Since that day in my office, two or three great friends and two or three acquaintances at the Church have shown up and had this same discussion. I have tried (like one of my mentors did me) to warn them and teach them that the leadership is not to be desired or craved over the ministry that is done. Many times emerging leaders get too focused on wanting to be leaders and wanting to progress. They often go through knowing everything and listening less to others. In so doing, not only do they get “heady” but they cheat themselves out of the proper development of a leader and much learning.
Leaders should find comfort in a slower track, being developed under existing leaders, learning all they can before they lead alone so that we as leaders screw up less churches and people. Anyway, it is always better to be selected to be a leader than to claim it yourself. Show them you can lead and someone will put it to good use.
I think of it like tennis. If you always want to win and be admired, you can always find an easy mark, game or groupie. If you want a fair and even game, you simply need to find an equal to play with. However, if you want to improve and get better, then you had better find a better player and a big dose of humility. You have to find yourself lesser as you master new skills.

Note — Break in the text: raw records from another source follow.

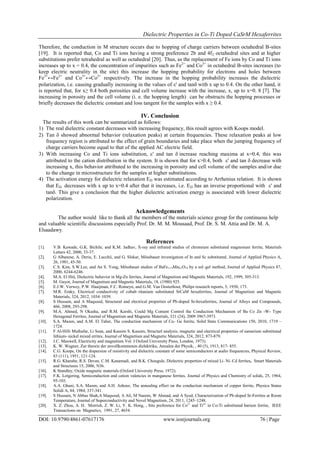 Dielectric Properties in Co-Ti Doped CaSrM Hexaferrites
DOI: 10.9790/4861-07617176 www.iosrjournals.org 76 | Page
Therefore, the conduction in M structure occurs due to hopping of charge carriers between octahedral B-sites
[19]. It is reported that, Co and Ti ions having a strong preference 2b and 4f2 octahedral sites and at higher
substitutions prefer tetrahedral as well as octahedral [20]. Thus, as the replacement of Fe ions by Co and Ti ions
increases up to x = 0.4, the concentration of impurities such as Fe2+
and Co3+
in octahedral B-sites increases (to
keep electric neutrality in the site) this increase the hopping probability for electrons and holes between
Fe3+
↔Fe2+
and Co3+
↔Co2+
respectively. The increase in the hopping probability increases the dielectric
polarization, i.e. causing gradually increasing in the values of ' and tanwith x up to 0.4. On the other hand, it
is reported that, for x≥ 0.4 both porosities and cell volume increase with the increase, x, up to x=0. 8 [7]. The
increasing in porosity and the cell volume (i. e. the hopping length) can be obstructs the hopping processes or
briefly decreases the dielectric constant and loss tangent for the samples with x ≥ 0.4.
IV. Conclusion
The results of this work can be summarized as follows:
1) The real dielectric constant decreases with increasing frequency, this result agrees with Koops model.
2) Tan  showed abnormal behavior (relaxation peaks) at certain frequencies. These relaxation peaks at low
frequency region is attributed to the effect of grain boundaries and take place when the jumping frequency of
charge carriers become equal to that of the applied AC electric field.
3) With increasing Co and Ti ions substitution, ' and tan increase reaching maxima at x=0.4, this was
attributed to the cation distribution in the system. It is shown that for x>0.4, both ' and tan decrease with
increasing x, this behavior attributed to the increasing in porosity and cell volume of the samples and/or due
to the change in microstructure for the samples at higher substitutions.
4) The activation energy for dielectric relaxation ED was estimated according to Arrhenius relation. It is shown
that ED decreases with x up to x=0.4 after that it increases, i.e. ED has an inverse proportional with ' and
tan This give a conclusion that the higher dielectric activation energy is associated with lower dielectric
polarization.
Acknowledgements
The author would like to thank all the members of the materials science group for the continuous help
and valuable scientific discussions especially Prof. Dr. M. M. Mousaad, Prof. Dr. S. M. Attia and Dr. M. A.
Elsaadawy.
References
[1]. V.B. Kawade, G.K. Bichile, and K.M. Jadhav, X-ray and infrared studies of chromium substituted magnesium ferrite, Materials
Letters 42, 2000, 33-37.
[2]. G Albanese, A. Deriu, E. Lucchii, and G. Slokar, Mössbauer investigation of In and Sc substituted, Journal of Applied Physics A,
26, 1981, 45-50.
[3]. C.S. Kim, S.W.Lee, and An S. Yong, Mössbauer studies of BaFe11.9Mn0.1O19 by a sol–gel method, Journal of Applied Physics 87,
2000, 6244-6246.
[4]. M.A. El Hiti, Dielectric behavior in Mg-Zn ferrites, Journal of Magnetism and Magnetic Materials, 192, 1999, 305-313.
[5]. M. Guyot, Journal of Magnetism and Magnetic Materials, 18, (1980) 925.
[6]. E.J.W. Verwey, P.W. Haaijman, F.C. Romeyn, and G.M. Van Oosterhout, Philips research reports, 5, 1950, 173.
[7]. M.R. Eraky, Electrical conductivity of cobalt–titanium substituted SrCaM hexaferrites, Journal of Magnetism and Magnetic
Materials, 324, 2012, 1034–1039.
[8]. S Hussain, and A Maqsood, Structural and electrical properties of Pb-doped Sr-hexaferrites, Journal of Alloys and Compounds,
466, 2008, 293-298.
[9]. M.A. Ahmed, N Okasha, and R.M. Kershi, Could Mg Content Control the Conduction Mechanism of Ba Co Zn -W- Type
Hexagonal Ferrites, Journal of Magnetism and Magnetic Materials, 321 (24), 2009 3967-3973.
[10]. S.A. Mazen, and A.M. El Taher, The conduction mechanism of Cu- Ge ferrite, Solid State Communications 150, 2010, 1719 –
1724.
[11]. F Al-Hilli Muthafar, Li Sean, and Kassim S. Kassim, Structurl analysis, magnetic and electrical properties of samarium substituted
lithium- nickel mixed errites, Journal of Magnetism and Magnetic Materials, 324, 2012, 873-879.
[12]. J.C. Maxwell, Electricity and magnetism Vol. I Oxford University Press, London, 1973).
[13]. K. W. Wagner, Zur theorie der unvollkommenen dielektrika, Annalen der Physik, , 40 (5), 1913, 817- 855.
[14]. C.G. Koops, On the dispersion of resistivity and dielectric constant of some semiconductors at audio frequencies, Physical Review,
83 (111), 1951, 121-124.
[15]. R.G. Kharabe, R.S. Devan, C.M. Kanamadi, and B.K. Chougule, Dielectric properties of mixed Li–Ni–Cd ferrites, Smart Materials
and Structures 15, 2006, N36.
[16]. K Standley, Oxide magnetic materials (Oxford University Press, 1972).
[17]. F.K. Lotgering, Semiconduction and cation valencies in manganese ferrites, Journal of Physics and Chemistry of solids, 25, 1964,
95-103.
[18]. A.A. Ghani, S.A. Mazen, and A.H. Ashour, The annealing effect on the conduction mechanism of copper ferrite, Physica Status
Solidi A, 84, 1984, 337-341.
[19]. S Hussain, N Abbas Shah,A Maqsood, A Ali, M Naeem, W Ahmad, and A Syed, Characterization of Pb-doped Sr-Ferrites at Room
Temperature, Journal of Superconductivity and Novel Magnetism, 24, 2011, 1245–1248.
[20]. X. Z. Zhou, A. H. Morrish, Z. W. Li, Y. K. Hong, , Site preference for Co2+
and Ti4+
in Co-Ti substituted barium ferrite, IEEE
Transactions on Magnetics, 1991, 27, 4654.
 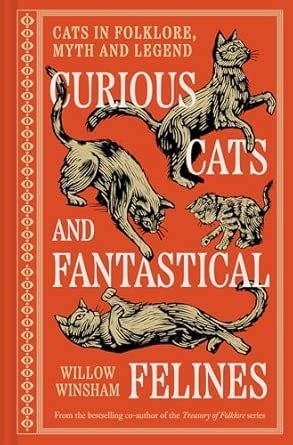 Curious Cats and Fantastical Felines: The Cat in Folklore, Myth, and Legend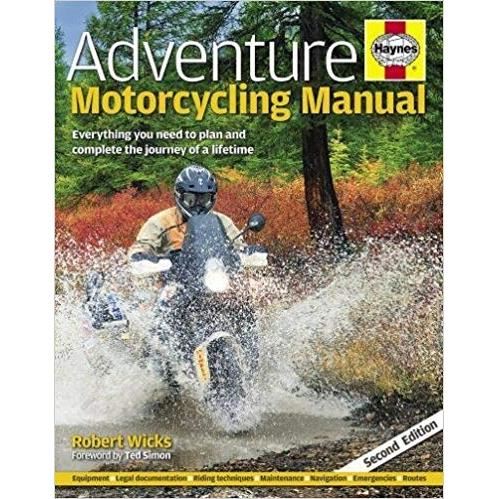 Adventure motorcycling manual : everything you need to plan and complete the journey of a lifetime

We may think that we are better than our city's baseball manager – but he has the job and we are watching him work. We many even be better than him but he better have a winning record to show because a whining record is not nearly as impressive. If you slow down, make sure, and do the job of a leader well, the very leader above you will probably give you part if not all of his job. And if he doesn’t someone will.
It wasn’t a month or so before Solomon left to find a ministry to work in. It has been a rough road – it could have been easier if he didn’t have to lay claim to it.